• [Extrait du texte]
################

Demain, le nouveau disque de Leonard Cohen (Dear Heather) sera disponible «dans tous les bons disquaires». Je ne sais pas pour vous, mais moi, me sens comme un gamin la veille de Noël.
Car il a beau avoir 70 ans, et vivre dans un monastère bouddhiste retiré du monde, Cohen est l'un des plus grands poètes vivants. Même Ten New Songs, son opus précédent qui a dérouté (avec raison) une bonne partie de la critique, contenait quelques petites perles. Comment ne pas frissonner de plaisir en écoutant A Thousand Kisses Deep?
Tous les spécialistes de musique l'affirment: Cohen est un génie, l'un des Grands de la chanson. Son album The Future était un pur chef-d'ouvre, un portrait absolument brillant de notre monde. Pourtant, on ne trouve aucune rue, aucun parc, aucune ruelle portant son nom à Montréal.

################

• [Données]
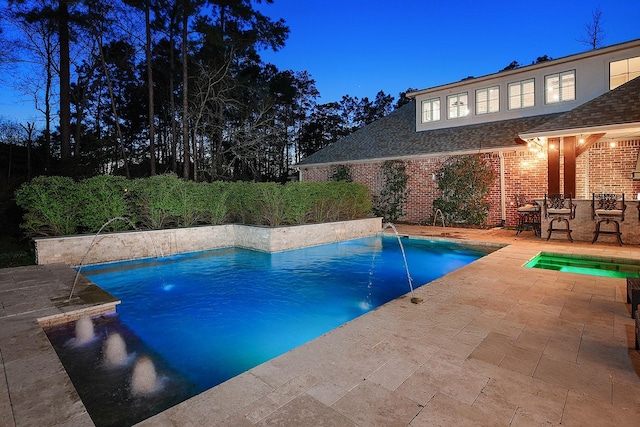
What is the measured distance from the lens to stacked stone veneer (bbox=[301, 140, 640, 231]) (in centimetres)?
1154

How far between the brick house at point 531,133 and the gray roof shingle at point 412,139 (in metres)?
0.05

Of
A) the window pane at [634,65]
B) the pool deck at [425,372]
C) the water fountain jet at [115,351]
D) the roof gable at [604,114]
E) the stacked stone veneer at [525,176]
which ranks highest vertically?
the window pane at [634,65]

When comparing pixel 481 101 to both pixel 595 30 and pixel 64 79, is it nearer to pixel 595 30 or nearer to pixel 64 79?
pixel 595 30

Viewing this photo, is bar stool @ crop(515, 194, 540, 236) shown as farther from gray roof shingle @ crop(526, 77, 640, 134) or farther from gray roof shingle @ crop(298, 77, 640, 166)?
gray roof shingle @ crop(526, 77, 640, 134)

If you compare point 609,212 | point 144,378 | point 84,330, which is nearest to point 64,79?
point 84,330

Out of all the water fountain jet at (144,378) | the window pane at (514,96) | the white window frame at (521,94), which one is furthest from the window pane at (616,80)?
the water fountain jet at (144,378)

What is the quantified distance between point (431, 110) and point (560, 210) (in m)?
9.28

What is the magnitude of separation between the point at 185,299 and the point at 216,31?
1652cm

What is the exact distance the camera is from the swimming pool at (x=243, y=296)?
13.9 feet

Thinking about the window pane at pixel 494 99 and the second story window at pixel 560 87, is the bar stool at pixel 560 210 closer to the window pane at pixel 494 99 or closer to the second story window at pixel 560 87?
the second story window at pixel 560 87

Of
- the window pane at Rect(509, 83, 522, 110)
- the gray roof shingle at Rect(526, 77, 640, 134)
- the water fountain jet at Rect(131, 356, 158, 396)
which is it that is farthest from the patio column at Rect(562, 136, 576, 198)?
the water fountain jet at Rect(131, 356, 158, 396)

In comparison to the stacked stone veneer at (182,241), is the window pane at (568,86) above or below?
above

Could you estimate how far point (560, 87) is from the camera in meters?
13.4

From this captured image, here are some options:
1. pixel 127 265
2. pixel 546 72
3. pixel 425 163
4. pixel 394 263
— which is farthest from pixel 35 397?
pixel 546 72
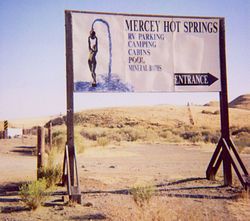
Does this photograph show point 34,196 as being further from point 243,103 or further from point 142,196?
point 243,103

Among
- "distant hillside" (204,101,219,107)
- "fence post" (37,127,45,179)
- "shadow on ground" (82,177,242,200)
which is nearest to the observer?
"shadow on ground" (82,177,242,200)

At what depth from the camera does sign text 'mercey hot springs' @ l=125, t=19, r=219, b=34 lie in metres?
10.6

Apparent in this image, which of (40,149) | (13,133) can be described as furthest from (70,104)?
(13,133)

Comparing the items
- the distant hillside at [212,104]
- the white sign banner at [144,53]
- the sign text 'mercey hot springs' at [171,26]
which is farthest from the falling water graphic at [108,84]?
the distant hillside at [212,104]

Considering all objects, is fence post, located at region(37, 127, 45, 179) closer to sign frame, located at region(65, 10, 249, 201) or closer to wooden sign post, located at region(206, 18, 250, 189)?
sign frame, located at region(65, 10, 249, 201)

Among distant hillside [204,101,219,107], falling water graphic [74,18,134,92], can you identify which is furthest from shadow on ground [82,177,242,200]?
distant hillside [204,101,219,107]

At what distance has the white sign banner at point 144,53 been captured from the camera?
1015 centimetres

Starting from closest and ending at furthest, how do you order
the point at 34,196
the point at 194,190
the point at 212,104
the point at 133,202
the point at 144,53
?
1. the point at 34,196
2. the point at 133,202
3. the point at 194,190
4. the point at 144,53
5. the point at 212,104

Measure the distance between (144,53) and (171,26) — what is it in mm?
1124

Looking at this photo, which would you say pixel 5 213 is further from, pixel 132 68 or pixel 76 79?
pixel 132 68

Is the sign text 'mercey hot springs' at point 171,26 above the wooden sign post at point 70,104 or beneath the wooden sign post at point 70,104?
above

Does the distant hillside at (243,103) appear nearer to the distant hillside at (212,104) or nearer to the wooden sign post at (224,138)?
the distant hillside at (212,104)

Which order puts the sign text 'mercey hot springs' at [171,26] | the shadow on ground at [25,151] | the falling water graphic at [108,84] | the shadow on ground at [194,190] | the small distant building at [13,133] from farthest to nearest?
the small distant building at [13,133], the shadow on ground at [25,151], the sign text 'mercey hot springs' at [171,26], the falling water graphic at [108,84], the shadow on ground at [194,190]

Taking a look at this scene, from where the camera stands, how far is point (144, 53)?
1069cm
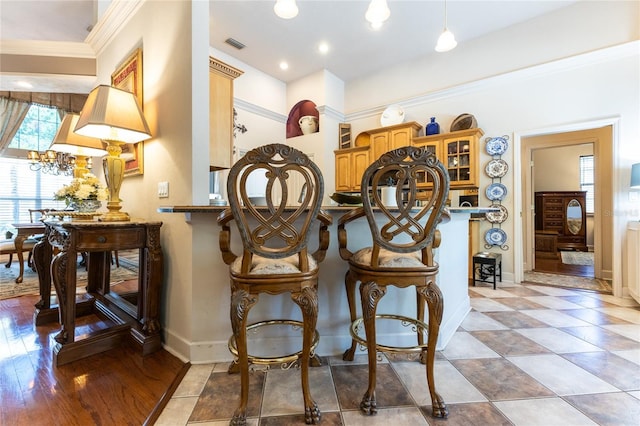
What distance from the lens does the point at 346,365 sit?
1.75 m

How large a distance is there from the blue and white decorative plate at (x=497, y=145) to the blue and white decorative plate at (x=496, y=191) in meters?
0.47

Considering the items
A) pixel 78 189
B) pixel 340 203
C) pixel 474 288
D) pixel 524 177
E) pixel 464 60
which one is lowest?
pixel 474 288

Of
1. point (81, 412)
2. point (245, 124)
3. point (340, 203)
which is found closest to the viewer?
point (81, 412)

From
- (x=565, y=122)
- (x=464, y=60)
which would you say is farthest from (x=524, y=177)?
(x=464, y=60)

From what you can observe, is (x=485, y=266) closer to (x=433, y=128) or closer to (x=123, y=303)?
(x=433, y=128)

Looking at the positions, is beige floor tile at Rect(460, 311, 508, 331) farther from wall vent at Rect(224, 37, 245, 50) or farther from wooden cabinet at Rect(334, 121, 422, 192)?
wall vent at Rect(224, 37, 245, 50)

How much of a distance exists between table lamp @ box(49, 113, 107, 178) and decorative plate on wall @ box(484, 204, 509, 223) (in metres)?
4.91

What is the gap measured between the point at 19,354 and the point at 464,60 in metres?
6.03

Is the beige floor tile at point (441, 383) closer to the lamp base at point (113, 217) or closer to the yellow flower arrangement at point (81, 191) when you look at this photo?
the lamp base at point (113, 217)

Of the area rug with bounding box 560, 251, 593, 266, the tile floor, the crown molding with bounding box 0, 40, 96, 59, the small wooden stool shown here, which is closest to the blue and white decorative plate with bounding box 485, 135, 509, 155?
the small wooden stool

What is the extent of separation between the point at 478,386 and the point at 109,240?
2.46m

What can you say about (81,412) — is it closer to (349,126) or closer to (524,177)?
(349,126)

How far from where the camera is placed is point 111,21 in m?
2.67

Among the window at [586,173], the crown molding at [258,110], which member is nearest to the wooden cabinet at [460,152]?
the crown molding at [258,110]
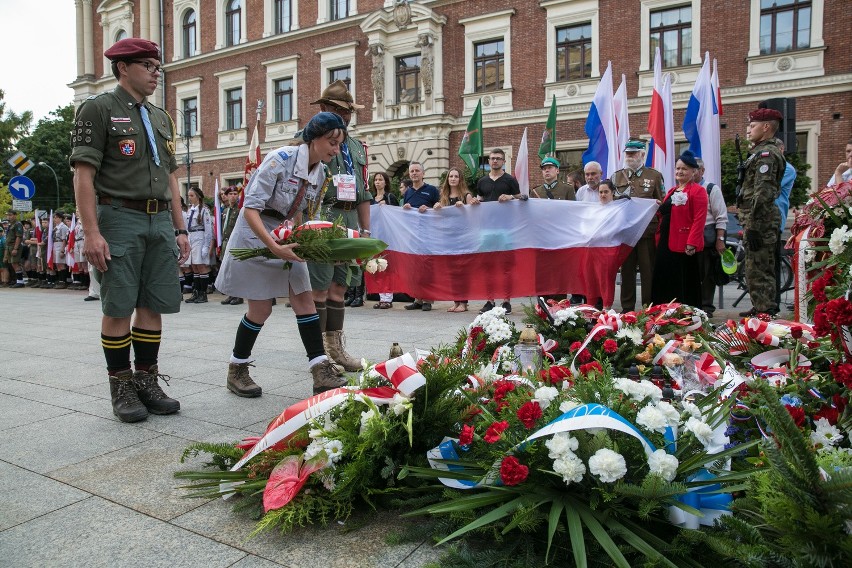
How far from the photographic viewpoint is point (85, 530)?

################

• [Consignes]
(A) Recopiez fidèlement, dans le texte sur Leonard Cohen, le passage qui va de "Demain, le nouveau" jusqu'à "Thousand Kisses Deep?".
(B) Répondez à ces questions à partir du texte sur Leonard Cohen :
(i) Quel âge le texte donne-t-il à Leonard Cohen ?
(ii) Quel est le titre du nouveau disque annoncé ?
(iii) Quelle chanson de Ten New Songs est citée ?
(C) Reprenez le texte sur Leonard Cohen là où il s'arrête et poursuivez-le.
Les entrées n'ont aucun rôle à jouer dans ce travail.

• [Réponses]
(A)
Demain, le nouveau disque de Leonard Cohen (Dear Heather) sera disponible «dans tous les bons disquaires». Je ne sais pas pour vous, mais moi, me sens comme un gamin la veille de Noël.
Car il a beau avoir 70 ans, et vivre dans un monastère bouddhiste retiré du monde, Cohen est l'un des plus grands poètes vivants. Même Ten New Songs, son opus précédent qui a dérouté (avec raison) une bonne partie de la critique, contenait quelques petites perles. Comment ne pas frissonner de plaisir en écoutant A Thousand Kisses Deep?

(B)
(i) Il a 70 ans.
(ii) Le nouveau disque s'intitule Dear Heather.
(iii) La chanson citée est A Thousand Kisses Deep.

(C)
À Outremont, on trouve une rue Antonine-Maillet, du nom d'une auteure qui a passé les trois quarts de sa vie en Acadie. Mais à Montréal, ville de naissance d'un des plus grands auteurs-compositeurs vivants, aucune place publique ne porte le nom de Leonard Cohen.
Vous savez pourquoi. Oui, oui, vous le savez, ne faites pas semblant…
Il n'y a pas de rue Leonard-Cohen parce que Leonard Cohen ne parle pas la bonne langue, voilà. Chanterait-il en français qu'on lui dédierait une ville et sculpterait son visage dans le mont Royal.
Mais voilà, un artiste anglophone ne peut être 100 % québécois, même s'il a passé toute sa vie ici, et qu'il a vanté les charmes de Montréal dans ses poèmes, dans ses romans, dans ses chansons. Il n'est pas des nôtres, car il n'a pas dit Tabarnac comme les autres…
Si ce n'est pas du racisme, je me demande ce que c'est.
Dommage pour lui. Si l'auteur de Suzanne avait fait sa carrière en espagnol ou en italien, le gouvernement provincial lui aurait déjà décerné trois médailles. Mais Leonard Cohen a la mauvaise habitude de chanter en anglais. Alors on l'ignore. Poliment.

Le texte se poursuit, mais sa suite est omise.